> **Your assignment**
From the text below on securing remote work, write out the section that begins at "Gaining top talent" and stops after "remote workforces vulnerabilities.", replacing "malicious actors" with "threat actors".

> **Text provided**
_ _ _

Since the pandemic, businesses have been forced to make significant changes to how they hire and manage employees. Now, remote working is a standard option in most companies, which means organizations can leverage the best talent from across the entire world.
Gaining top talent through a remote offer can lead to great volumes of success. However, it can also increase your risk of being successfully targeted by malicious actors. In fact, a report from Verizon showed that 79% of businesses said remote working harmed cybersecurity.
Why do businesses need to secure remote access?
The answer is simple. According to IBM’s Cost of a Data Breach report, the average data security breach increased by more than $1 million when remote users were involved. Of course, cyber risks have always been a concern for organizations, but poor practices among remote workforces vulnerabilities.
Remote security challenges
Research from Malwarebytes highlighted the most significant cyber security concerns when it comes to remote operations. The most prominent challenge is that employees may feel safe and relaxed when working from home, but others can access their devices and could inadvertently compromise them.
Other highly recognized security challenges include employees not having strong passwords and satisfactory cybersecurity protections in place across their personal devices and networks, difficulties managing new devices with remote working resources and IT support struggling to solve issues for employees that are working from home.
Learn more: Password Manager: Your Employees' New Best Friend
The remaining, widely experienced security challenges included:
- Challenges in the offboarding process when necessary to prevent individuals leaving a company from unauthorized future access to information
- Higher risk of ransomware attacks and increased malware attacks overall
- Remote employees lack adequate cybersecurity training and are consequently unable to act accordingly to avoid potential threats
- Cloud collaboration tools not offering a suitable level of cybersecurity
Remote security best practices
Working remotely can cause employees to lose sight of security protocols and priorities. Ultimately, it’s not easy to apply current security policies to a remote environment, but here are some of the best practices you can implement within your organization to ensure sensitive company information is safe and secure.

_ _ _

> **Supplied data**
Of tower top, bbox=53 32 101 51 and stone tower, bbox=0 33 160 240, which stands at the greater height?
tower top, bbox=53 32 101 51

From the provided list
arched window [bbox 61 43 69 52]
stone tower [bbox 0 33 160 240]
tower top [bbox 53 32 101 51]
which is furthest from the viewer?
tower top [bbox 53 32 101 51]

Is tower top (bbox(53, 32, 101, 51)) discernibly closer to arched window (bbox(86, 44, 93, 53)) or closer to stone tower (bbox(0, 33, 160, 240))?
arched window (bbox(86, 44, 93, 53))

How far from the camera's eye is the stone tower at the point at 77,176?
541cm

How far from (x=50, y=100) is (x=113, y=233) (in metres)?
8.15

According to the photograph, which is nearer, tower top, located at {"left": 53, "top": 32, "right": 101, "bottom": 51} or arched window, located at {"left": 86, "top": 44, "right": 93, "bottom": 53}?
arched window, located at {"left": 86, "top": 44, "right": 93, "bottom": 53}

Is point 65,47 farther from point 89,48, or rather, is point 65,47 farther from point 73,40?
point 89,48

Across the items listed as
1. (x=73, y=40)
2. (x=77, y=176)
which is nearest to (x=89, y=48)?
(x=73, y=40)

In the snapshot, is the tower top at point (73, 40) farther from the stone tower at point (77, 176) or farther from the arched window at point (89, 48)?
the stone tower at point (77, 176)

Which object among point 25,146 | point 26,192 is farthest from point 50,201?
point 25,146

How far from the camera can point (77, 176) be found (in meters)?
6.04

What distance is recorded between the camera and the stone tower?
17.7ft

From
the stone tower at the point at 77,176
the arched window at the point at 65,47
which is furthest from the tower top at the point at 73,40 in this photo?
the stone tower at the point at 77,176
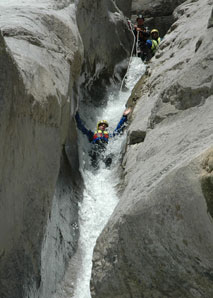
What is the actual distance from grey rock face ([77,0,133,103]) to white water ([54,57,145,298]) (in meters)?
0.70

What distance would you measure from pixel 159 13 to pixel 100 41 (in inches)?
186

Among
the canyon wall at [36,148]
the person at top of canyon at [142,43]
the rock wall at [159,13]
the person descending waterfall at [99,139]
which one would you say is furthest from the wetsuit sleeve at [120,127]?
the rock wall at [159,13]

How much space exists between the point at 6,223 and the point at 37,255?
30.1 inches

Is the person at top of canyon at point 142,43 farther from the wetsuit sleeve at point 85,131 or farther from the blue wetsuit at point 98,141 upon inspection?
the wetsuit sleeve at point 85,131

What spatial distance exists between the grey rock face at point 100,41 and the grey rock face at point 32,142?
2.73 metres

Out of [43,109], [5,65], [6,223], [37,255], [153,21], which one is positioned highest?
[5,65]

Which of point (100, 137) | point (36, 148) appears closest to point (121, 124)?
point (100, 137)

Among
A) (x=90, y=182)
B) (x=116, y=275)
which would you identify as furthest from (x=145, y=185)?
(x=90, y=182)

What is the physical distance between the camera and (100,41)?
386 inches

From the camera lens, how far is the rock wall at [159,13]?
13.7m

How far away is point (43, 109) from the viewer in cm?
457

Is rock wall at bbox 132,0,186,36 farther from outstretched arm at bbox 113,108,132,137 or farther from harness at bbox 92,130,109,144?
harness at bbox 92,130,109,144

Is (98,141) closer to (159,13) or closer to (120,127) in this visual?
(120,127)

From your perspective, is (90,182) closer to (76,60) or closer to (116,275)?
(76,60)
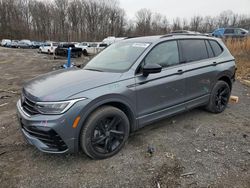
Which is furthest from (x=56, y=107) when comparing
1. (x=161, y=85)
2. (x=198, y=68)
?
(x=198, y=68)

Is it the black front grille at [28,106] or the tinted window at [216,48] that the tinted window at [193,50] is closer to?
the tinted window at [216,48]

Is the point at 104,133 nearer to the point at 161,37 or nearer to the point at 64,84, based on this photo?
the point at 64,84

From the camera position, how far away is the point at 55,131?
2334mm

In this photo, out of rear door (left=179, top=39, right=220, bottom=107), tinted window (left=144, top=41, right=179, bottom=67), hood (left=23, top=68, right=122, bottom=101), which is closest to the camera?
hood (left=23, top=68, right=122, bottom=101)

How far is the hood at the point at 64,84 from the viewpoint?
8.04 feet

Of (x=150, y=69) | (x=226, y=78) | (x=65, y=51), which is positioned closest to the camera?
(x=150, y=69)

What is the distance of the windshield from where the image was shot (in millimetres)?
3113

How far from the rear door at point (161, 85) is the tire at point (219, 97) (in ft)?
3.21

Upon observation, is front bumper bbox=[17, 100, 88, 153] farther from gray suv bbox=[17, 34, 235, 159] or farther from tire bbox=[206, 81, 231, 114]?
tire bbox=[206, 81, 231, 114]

_ _ _

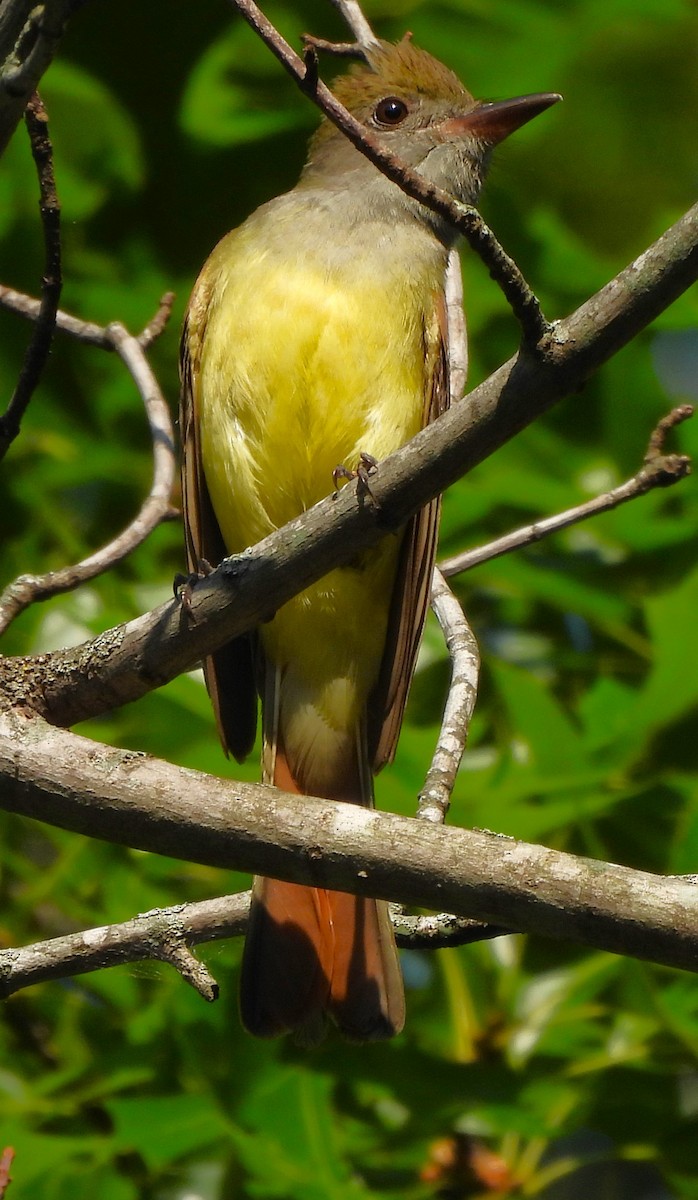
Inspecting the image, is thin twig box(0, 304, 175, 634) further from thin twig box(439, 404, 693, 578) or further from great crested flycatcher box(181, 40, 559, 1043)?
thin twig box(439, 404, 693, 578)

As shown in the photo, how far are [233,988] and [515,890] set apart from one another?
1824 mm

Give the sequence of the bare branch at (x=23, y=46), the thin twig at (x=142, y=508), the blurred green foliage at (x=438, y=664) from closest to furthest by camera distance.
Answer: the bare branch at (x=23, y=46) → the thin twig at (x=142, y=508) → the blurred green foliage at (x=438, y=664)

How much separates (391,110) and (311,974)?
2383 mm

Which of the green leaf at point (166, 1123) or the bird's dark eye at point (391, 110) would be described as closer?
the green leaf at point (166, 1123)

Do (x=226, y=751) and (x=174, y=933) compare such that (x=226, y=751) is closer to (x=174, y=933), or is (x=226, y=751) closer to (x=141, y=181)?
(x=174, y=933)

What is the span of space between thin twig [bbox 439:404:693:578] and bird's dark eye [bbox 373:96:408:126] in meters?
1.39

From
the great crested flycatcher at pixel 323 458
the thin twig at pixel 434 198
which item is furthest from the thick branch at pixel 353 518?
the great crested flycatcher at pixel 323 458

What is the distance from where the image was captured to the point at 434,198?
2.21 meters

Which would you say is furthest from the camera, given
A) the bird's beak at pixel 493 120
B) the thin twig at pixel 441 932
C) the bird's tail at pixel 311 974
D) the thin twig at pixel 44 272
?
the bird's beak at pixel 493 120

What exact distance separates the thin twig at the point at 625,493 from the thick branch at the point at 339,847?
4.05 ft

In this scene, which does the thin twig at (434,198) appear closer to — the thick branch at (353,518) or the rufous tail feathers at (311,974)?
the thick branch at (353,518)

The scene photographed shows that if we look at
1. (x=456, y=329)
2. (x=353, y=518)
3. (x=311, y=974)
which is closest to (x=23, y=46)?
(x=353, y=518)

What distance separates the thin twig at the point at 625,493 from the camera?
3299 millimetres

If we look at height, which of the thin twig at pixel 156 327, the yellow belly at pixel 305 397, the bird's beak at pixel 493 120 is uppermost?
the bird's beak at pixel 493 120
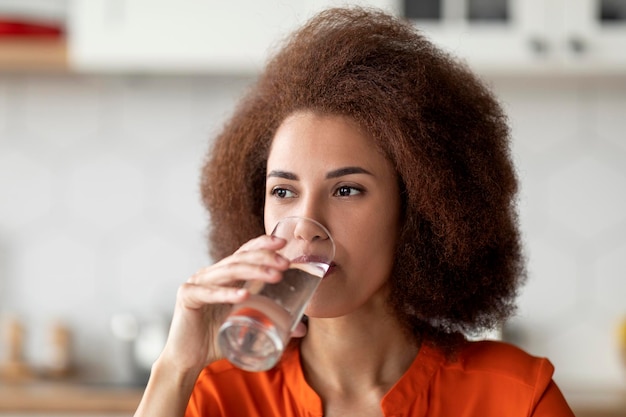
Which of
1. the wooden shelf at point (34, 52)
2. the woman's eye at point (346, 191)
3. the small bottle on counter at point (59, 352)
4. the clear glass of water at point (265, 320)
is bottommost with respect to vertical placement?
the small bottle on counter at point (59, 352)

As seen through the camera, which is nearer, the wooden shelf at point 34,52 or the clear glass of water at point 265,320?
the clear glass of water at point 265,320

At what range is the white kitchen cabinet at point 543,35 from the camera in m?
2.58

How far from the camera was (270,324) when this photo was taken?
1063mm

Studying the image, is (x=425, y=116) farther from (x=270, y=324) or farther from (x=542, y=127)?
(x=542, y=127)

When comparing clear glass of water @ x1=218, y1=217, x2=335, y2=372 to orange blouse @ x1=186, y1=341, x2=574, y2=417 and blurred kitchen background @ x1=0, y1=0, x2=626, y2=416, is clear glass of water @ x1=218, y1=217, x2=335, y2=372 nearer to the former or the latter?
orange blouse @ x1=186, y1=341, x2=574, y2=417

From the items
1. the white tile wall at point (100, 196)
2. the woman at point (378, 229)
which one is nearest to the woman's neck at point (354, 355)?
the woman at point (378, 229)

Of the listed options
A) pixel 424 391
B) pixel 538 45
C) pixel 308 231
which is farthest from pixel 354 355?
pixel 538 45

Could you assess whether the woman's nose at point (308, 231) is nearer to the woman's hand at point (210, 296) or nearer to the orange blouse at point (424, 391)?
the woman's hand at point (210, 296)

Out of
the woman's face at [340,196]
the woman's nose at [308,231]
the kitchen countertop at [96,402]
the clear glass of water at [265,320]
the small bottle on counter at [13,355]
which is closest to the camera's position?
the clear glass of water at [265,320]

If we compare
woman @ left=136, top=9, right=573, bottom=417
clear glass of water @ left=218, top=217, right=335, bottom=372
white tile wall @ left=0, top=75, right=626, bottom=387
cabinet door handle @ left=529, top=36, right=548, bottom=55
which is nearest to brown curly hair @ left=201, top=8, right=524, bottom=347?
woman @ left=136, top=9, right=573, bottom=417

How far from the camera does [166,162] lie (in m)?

_ _ _

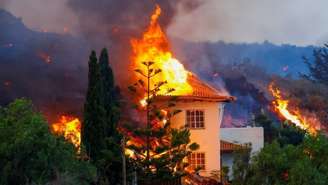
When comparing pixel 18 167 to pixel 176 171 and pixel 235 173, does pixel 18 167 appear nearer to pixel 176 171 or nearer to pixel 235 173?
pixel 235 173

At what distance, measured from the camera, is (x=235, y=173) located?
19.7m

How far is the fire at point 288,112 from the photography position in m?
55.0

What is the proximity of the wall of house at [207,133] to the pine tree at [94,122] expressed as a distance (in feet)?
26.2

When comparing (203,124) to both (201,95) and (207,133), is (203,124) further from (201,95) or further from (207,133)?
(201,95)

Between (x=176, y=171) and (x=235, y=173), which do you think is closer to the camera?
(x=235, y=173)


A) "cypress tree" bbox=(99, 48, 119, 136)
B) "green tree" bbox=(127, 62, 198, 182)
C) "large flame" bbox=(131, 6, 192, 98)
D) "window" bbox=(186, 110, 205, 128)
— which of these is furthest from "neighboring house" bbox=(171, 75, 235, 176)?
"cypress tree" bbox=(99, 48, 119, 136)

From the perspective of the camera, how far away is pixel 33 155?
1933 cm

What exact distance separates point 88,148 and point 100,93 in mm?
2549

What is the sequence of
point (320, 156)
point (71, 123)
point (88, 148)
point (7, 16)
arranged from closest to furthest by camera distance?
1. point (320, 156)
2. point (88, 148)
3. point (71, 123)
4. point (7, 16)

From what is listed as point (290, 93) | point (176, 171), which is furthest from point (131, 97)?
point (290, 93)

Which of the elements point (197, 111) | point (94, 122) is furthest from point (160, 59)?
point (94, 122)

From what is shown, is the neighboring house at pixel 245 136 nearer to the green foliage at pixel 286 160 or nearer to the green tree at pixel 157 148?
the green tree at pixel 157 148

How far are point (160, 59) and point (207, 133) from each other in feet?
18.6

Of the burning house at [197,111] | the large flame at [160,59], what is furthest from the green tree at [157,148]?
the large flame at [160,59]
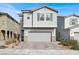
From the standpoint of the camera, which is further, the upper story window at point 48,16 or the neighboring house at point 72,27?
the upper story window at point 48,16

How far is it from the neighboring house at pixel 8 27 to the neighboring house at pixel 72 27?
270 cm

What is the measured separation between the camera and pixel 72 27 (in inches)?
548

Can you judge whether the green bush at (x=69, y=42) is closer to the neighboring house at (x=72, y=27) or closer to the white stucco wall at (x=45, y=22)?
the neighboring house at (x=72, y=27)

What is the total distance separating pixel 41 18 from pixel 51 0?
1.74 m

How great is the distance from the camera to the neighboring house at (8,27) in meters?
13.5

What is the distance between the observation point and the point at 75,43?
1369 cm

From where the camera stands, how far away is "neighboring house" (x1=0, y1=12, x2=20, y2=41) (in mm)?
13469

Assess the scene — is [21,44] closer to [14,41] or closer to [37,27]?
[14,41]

_ _ _

> **Solution for this exercise**
Gaining top talent through a remote offer can lead to great volumes of success. However, it can also increase your risk of being successfully targeted by threat actors. In fact, a report from Verizon showed that 79% of businesses said remote working harmed cybersecurity.
Why do businesses need to secure remote access?
The answer is simple. According to IBM’s Cost of a Data Breach report, the average data security breach increased by more than $1 million when remote users were involved. Of course, cyber risks have always been a concern for organizations, but poor practices among remote workforces vulnerabilities.